Ils entrèrent dans le commissariat et furent accueillis par l'officier de garde.
- Bonsoir! Je suis l'officier Esposito. Que puis-je pour vous?
- Nous voudrions consulter le fichier des personnes disparues, annonça Fletcher d'un ton qu'il espérait poli malgré ses grognements.
Son honorable, mais piètre tentative, fit rire la jeune femme.
- C'est une blague? Demanda Esposito suspicieux.
- Pas du tout! S'empressa-t-elle de le détromper. Écoutez, j'ai eu un accident et je ne me souviens plus de qui je suis, ni même de ce qu'il s'est passé... J'espérais pouvoir consulter ce fichier pour voir si quelqu'un me recherche quelque part...
- Waow… C'est rude. Et qu'en dit votre médecin ?
- Euh… Rien du tout… Mais ça n'est pas le problème. Je voudrais consulter votre fichier des personnes disparues, il doit bien y avoir quelqu'un qui me recherche…
- Mais vous ne pouvez pas y avoir accès, voyons ! Rétorqua Esposito.
- S'il vous plait ! Il faut que je retrouve ma famille ! Insista-t-elle.

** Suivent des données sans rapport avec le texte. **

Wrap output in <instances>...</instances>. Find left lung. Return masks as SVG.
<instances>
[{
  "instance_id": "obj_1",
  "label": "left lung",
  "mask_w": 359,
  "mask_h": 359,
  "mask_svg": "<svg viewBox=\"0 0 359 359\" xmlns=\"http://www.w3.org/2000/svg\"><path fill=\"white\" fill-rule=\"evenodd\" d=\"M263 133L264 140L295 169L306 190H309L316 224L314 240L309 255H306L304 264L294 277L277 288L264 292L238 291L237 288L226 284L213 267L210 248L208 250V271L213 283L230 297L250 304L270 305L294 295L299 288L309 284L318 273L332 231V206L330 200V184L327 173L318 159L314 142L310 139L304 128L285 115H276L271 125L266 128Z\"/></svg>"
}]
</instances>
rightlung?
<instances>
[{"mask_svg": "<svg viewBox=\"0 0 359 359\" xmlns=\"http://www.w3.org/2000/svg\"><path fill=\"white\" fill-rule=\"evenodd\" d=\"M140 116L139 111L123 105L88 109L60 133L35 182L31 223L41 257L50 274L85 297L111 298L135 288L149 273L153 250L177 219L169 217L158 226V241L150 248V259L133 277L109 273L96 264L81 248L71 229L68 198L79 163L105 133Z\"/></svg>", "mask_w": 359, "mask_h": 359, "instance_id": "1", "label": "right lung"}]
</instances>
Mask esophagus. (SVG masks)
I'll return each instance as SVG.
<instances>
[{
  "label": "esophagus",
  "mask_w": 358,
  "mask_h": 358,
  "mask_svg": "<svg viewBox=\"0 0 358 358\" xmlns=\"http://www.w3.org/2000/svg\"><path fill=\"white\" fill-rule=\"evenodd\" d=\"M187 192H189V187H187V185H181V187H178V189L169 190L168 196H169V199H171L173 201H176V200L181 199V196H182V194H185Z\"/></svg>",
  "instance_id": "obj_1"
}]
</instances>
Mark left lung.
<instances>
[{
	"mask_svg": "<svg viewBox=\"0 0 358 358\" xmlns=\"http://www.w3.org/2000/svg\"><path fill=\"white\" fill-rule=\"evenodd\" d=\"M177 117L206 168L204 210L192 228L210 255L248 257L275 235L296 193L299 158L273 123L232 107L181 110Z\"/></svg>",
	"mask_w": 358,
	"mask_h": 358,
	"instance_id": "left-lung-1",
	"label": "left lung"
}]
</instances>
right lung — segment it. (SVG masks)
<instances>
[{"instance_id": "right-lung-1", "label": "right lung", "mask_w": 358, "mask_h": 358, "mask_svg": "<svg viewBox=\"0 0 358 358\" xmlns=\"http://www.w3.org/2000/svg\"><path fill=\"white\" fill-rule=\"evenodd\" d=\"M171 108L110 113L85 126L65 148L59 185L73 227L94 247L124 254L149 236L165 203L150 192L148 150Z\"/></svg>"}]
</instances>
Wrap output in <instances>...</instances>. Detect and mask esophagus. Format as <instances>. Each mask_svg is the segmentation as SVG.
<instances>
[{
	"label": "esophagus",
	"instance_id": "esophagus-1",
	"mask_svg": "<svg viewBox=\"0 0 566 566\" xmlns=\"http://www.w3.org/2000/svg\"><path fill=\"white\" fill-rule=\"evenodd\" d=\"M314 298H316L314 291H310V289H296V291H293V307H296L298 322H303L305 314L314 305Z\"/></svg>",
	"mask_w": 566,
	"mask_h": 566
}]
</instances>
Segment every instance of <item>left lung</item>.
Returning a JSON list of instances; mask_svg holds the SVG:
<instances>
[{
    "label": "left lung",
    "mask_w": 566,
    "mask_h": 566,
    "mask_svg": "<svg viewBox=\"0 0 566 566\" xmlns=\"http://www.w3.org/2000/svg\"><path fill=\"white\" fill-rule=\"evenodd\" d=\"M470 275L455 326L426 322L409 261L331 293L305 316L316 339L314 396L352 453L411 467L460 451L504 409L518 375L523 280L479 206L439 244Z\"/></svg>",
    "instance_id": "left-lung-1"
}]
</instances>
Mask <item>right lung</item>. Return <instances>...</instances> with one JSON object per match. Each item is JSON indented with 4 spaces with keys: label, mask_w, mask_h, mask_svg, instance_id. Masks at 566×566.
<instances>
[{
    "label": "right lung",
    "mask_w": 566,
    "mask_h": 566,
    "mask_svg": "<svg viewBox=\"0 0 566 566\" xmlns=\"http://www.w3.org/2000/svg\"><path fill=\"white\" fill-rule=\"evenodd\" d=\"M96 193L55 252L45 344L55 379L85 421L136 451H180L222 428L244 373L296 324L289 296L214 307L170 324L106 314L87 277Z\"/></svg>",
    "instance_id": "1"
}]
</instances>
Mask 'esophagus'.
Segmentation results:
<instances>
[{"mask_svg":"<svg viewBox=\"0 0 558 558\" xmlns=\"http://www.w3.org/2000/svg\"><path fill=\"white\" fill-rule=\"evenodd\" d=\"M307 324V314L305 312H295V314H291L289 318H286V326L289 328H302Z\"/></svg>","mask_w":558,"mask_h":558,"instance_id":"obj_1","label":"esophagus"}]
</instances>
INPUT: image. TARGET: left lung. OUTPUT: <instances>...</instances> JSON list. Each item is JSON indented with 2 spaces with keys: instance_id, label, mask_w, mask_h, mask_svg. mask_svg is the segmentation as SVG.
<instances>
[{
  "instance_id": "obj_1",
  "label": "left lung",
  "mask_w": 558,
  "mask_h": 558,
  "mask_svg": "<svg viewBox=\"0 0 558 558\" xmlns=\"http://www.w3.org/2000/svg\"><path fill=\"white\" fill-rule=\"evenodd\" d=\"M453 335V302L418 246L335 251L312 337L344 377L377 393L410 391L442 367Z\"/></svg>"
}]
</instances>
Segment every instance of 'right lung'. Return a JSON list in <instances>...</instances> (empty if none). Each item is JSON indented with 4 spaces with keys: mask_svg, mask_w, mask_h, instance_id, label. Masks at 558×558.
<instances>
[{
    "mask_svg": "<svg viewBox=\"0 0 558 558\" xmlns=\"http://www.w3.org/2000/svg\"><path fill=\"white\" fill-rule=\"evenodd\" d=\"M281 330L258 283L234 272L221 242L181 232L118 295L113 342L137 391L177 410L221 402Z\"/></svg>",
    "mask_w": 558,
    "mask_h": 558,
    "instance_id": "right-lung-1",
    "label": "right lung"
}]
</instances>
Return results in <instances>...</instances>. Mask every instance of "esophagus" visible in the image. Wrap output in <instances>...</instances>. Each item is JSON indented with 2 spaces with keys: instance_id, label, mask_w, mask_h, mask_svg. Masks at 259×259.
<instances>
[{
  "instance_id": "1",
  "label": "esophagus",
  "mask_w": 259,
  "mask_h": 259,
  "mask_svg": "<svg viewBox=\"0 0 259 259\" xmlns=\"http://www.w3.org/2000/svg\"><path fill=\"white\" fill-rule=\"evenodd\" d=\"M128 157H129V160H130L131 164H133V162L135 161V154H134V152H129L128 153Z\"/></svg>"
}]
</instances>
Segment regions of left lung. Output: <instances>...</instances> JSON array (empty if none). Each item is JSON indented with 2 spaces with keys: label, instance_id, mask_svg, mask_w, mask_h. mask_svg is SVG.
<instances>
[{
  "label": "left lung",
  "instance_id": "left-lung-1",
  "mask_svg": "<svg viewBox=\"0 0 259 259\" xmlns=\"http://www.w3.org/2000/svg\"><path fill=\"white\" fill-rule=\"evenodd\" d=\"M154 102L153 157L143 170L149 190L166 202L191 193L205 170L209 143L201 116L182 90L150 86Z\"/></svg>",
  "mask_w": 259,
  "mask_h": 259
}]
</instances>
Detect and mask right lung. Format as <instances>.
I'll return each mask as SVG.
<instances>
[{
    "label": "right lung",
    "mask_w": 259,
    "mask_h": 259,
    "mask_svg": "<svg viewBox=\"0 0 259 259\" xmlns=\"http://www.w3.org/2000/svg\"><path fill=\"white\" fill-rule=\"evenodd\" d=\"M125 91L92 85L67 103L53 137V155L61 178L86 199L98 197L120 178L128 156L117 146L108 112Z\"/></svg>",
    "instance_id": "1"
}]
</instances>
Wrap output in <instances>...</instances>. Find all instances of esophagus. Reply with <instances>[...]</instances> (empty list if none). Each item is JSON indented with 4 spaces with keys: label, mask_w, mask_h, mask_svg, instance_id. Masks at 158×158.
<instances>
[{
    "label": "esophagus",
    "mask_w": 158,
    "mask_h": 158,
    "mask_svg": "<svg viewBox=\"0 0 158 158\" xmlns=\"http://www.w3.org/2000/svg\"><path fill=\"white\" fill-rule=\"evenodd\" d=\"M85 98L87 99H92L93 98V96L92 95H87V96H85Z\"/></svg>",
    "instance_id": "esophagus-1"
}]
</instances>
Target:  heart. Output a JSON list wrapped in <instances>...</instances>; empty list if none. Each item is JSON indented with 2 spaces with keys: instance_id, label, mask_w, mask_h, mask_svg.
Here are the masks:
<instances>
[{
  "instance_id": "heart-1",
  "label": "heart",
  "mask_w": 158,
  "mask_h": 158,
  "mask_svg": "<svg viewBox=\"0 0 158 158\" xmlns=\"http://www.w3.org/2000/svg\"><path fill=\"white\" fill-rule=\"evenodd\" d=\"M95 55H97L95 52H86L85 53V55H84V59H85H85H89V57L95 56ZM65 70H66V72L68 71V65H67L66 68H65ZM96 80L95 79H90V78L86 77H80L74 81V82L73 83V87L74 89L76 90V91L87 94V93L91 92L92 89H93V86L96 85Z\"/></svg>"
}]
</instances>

- Venez, dit l'officier touché par sa détresse. Vous ne pouvez pas y avoir accès, mais moi oui.
- Merci !
Ils suivirent l'officier Esposito, qui les emmena à l'intérieur du commissariat.
- Attendez là, dit-il en leur ouvrant la porte d'une salle de repos. Je ne serai pas long.
Elle poussa un long soupir tandis qu'elle se retrouvait une fois de plus à attendre. Fletcher ne tenait pas en place, il allait et venait devant elle en regardant de tous côtés.
- Pourquoi êtes-vous aussi nerveux ?
- Les tueurs peuvent être partout…
- Si un tueur était vraiment à ma recherche, il m'aurait déjà retrouvée.
- Détrompe-toi, ma cabane est extrêmement bien cachée. Personne ne peut la trouver.
- Pourquoi ?
- Tu es un sacrée entêtée dans ton genre ! Grogna-t-il.
- Je veux juste vous aider Fletcher !
- Tu ne peux pas, soupira-t-il. Personne ne le peut.
L'officier revint une bonne heure plus tard. Il tenait un dossier dans la main. Fletcher, tout comme sa protégée, n'en pouvait plus d'attendre dans cette salle de repos.
- Vous avez trouvé quelque chose ? Demanda-t-elle en se levant précipitamment.
- J'ai trouvé le dossier d'une personne disparue depuis le 9 janvier dernier. Elle vous ressemble beaucoup, mais… ce n'est pas vous, déclara-t-il en lui tendant une photo.
Elle prit la photo et l'observa longuement. Effectivement cette jeune femme lui ressemblait beaucoup, mais ce n'était pas elle. Elle pencha la tête sur le côté tandis qu'elle l'observait. Quelque chose lui semblait familier. Etait-ce le signe que le brouillard de sa mémoire commençait à se dissiper?
- Elle se prénomme Emma, expliqua l'officier. Selon les dires de sa famille, elle est sortie avec une amie le 9 janvier dernier et n'est jamais revenue.
Fletcher tourna la tête intrigué, mais demeura silencieux.
- Emma… Répéta-t-elle.
- Qui était cette amie avec qui elle était ? Demanda Fletcher.
- Personne ne la connaît, elle l'avait rencontrée peu de temps auparavant lors d'un concours.
Fletcher regarda sa protégée s'asseoir dans l'un des fauteuils. Elle avait l'air désespérée. Son désarroi faisait tellement peine à voir que l'officier Esposito en fut ému.
- Et si vous me parliez de ce qu'il vous est arrivé, suggéra-t-il, je pourrais peut-être vous aider…
Elle releva la tête et plongea son regard dans le sien.
- Vous feriez ça ?
- Bien sûr ! Je ne suis qu'un bleu, mais je ferai tout mon possible pour vous aider !
Elle sourit, reconnaissante et lui raconta toute son histoire, aidée par Fletcher, qui raconta tout ce qu'il savait. Puis ils repartirent après avoir convenu d'un rendez-vous le lendemain avec Esposito, puisque Fletcher n'avait ni téléphone fixe, ni portable.